++++ Supplied text

Citation: | Ping Li, Wenxi Lu, Menggui Jin, Qingchun Yang. Approach to the Relation of Mutual-Feed Joint-Variation in Groundwater Management Model. Journal of Earth Science, 2012, 23(3): 349-358. doi: 10.1007/s12583-012-0261-6 |
The research on groundwater management model dates back to the 1950s. During this period, the groundwater system was treated as lumped parameter system, and the method used was mainly mathematical programming. In the 1970s, the presence of response matrix method (Deininger, 1970) and embed-ding method (Aguado and Remson, 1974) solved the establishment of groundwater management model of distributed parameter system. In the 1980s, water resources management model was established through-out the world, such as America, Japan, China, and India. In the 1990s, with the rise of people’s attention on environmental problems and the development in operational research algorithm, groundwater management model has made a considerable progress at management content and modeling method, and scholars began to study more practical management model (Rejani et al., 2009; Psilovikos, 2006; Lall and Lin, 1991). Also from this period, some scholars made descriptive researches on previous work of ground-water management model and predicted the development tendency (Bredehoeft et al., 1995; Wagner, 1995).

++++++++

Stated exercise 1 =>
According to the passage on groundwater management models, in which decade did research on these models begin?
Stated exercise 2 =>
List every country that the passage on groundwater management models names as a place where water resources management models were established in the 1980s.
Stated exercise 3 =>
Write a continuation of the passage on groundwater management models, starting after its last sentence.

++++ Data section

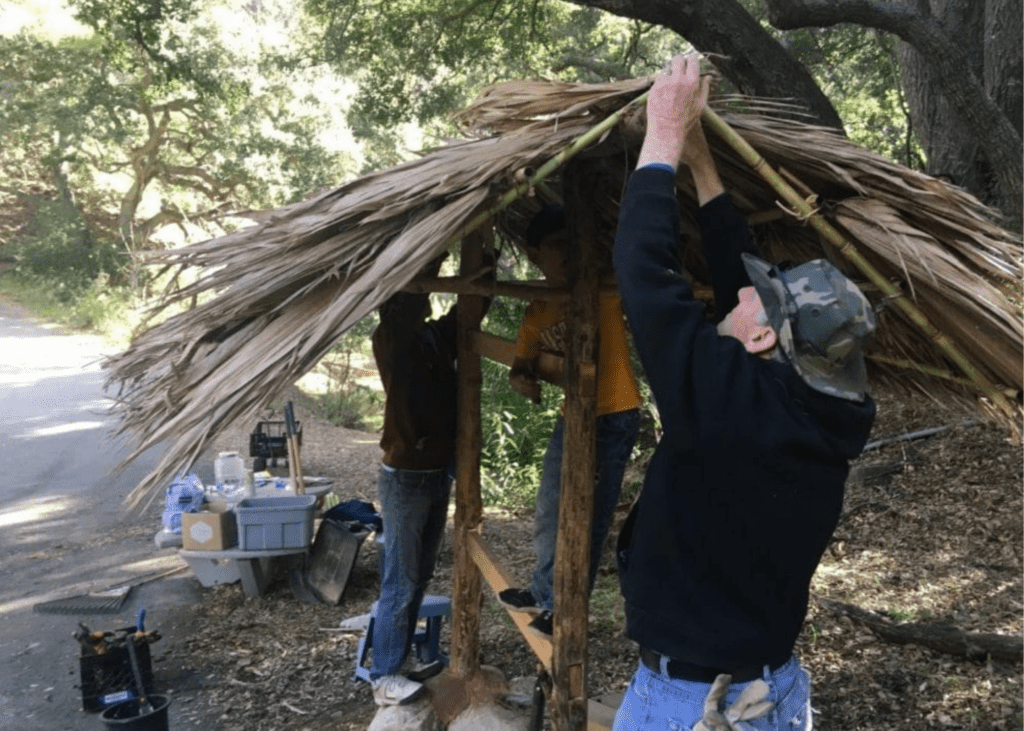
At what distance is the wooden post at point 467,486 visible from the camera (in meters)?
4.34

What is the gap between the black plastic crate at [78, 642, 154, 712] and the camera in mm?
5234

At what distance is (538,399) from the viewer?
3.80 m

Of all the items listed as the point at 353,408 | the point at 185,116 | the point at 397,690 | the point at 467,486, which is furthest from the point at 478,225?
the point at 185,116

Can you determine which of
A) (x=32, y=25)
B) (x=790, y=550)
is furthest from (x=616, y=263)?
(x=32, y=25)

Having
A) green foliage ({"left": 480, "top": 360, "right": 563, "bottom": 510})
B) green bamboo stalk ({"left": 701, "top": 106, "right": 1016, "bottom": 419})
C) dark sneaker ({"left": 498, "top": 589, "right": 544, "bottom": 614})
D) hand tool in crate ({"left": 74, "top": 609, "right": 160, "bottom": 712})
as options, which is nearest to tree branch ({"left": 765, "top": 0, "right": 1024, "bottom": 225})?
green bamboo stalk ({"left": 701, "top": 106, "right": 1016, "bottom": 419})

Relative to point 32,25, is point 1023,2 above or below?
below

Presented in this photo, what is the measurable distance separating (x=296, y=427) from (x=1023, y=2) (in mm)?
6038

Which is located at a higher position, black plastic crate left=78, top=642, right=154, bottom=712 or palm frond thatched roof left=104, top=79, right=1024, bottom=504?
palm frond thatched roof left=104, top=79, right=1024, bottom=504

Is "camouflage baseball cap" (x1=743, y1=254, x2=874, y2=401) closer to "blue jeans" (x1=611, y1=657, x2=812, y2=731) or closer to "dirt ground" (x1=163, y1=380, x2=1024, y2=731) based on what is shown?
"blue jeans" (x1=611, y1=657, x2=812, y2=731)

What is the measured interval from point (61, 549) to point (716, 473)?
8.63m

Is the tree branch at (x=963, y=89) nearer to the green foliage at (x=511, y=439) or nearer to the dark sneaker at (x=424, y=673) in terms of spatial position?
the dark sneaker at (x=424, y=673)

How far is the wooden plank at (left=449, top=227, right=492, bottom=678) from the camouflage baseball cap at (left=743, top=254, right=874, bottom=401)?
80.1 inches

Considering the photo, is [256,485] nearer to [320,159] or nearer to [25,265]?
[320,159]

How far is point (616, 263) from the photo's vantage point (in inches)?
88.0
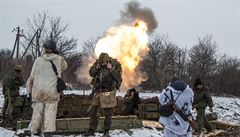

++++++++

Final result 1 =>
The 1950s.

Final result 2 =>
America, Japan, China, and India.

Final result 3 =>
The exchanges between groundwater system and the surrounding environment need to be considered in numerical simulation and optimal management of the groundwater system. Two categories of exchanges are defined. The first category is that its amount can be given artificially in some condition, such as pumping. The second category is that its amount strictly depends on the groundwater level, such as river discharge, spring discharge, drain discharge, and evaporation, which is called covariate. The interaction among pumping, groundwater level, and covariate is called relation of mutual-feed joint-variation. The covariate has the characteristics that its value is dependent on the groundwater level and the covariate and ground-water level interact. In addition, the value of some covariate, such as spring discharge, drain discharge, and evaporation, becomes zero when the groundwater level declines below a specified reference elevation. Due to its particularity, it is necessary to treat covariate in a method different from that of pumping in simulation and management model of groundwater system. For example, pumping can be given in advance in the prediction stage and then run the model to calculate the corresponding water level; if do the same with covariate, the covariate calculated from the water level is not the one given in advance because of their interaction.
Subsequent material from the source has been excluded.